_What the exercise asks_: Within the records below, find each line that holds the string "Vietnam", then copy it.

========

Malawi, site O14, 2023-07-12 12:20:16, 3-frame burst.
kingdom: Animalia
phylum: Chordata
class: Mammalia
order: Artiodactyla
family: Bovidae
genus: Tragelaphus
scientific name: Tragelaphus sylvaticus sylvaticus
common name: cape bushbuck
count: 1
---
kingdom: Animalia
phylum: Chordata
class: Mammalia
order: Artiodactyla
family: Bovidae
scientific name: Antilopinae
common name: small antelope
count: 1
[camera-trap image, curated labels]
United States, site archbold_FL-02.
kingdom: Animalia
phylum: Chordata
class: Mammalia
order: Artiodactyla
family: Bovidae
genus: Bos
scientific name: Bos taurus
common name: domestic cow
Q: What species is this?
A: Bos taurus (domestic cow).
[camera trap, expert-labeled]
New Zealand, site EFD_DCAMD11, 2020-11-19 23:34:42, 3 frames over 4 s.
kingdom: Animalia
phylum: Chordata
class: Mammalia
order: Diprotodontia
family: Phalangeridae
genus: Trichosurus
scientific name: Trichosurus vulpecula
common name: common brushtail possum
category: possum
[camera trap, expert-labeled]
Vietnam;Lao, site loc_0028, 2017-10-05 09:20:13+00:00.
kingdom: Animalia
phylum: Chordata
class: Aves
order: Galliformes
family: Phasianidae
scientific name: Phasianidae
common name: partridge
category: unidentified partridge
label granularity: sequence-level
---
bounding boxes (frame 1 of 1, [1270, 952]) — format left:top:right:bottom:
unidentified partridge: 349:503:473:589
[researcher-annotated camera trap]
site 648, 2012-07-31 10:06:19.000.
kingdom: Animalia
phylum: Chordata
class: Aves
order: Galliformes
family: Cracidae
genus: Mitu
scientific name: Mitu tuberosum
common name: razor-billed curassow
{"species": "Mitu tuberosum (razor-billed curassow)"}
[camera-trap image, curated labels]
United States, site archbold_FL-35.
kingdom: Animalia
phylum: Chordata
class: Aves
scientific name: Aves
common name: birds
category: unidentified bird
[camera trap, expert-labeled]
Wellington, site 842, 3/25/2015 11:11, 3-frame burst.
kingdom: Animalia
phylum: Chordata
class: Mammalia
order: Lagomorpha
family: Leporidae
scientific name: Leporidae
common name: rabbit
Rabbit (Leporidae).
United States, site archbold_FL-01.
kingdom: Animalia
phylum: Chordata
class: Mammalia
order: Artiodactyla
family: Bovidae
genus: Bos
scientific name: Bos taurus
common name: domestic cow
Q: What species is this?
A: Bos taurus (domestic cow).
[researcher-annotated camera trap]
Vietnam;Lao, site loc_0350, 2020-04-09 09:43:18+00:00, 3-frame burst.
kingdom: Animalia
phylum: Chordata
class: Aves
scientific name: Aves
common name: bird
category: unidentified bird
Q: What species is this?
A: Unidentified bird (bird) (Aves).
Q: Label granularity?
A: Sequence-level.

========

_Worked solution_:
Vietnam;Lao, site loc_0028, 2017-10-05 09:20:13+00:00.
Vietnam;Lao, site loc_0350, 2020-04-09 09:43:18+00:00, 3-frame burst.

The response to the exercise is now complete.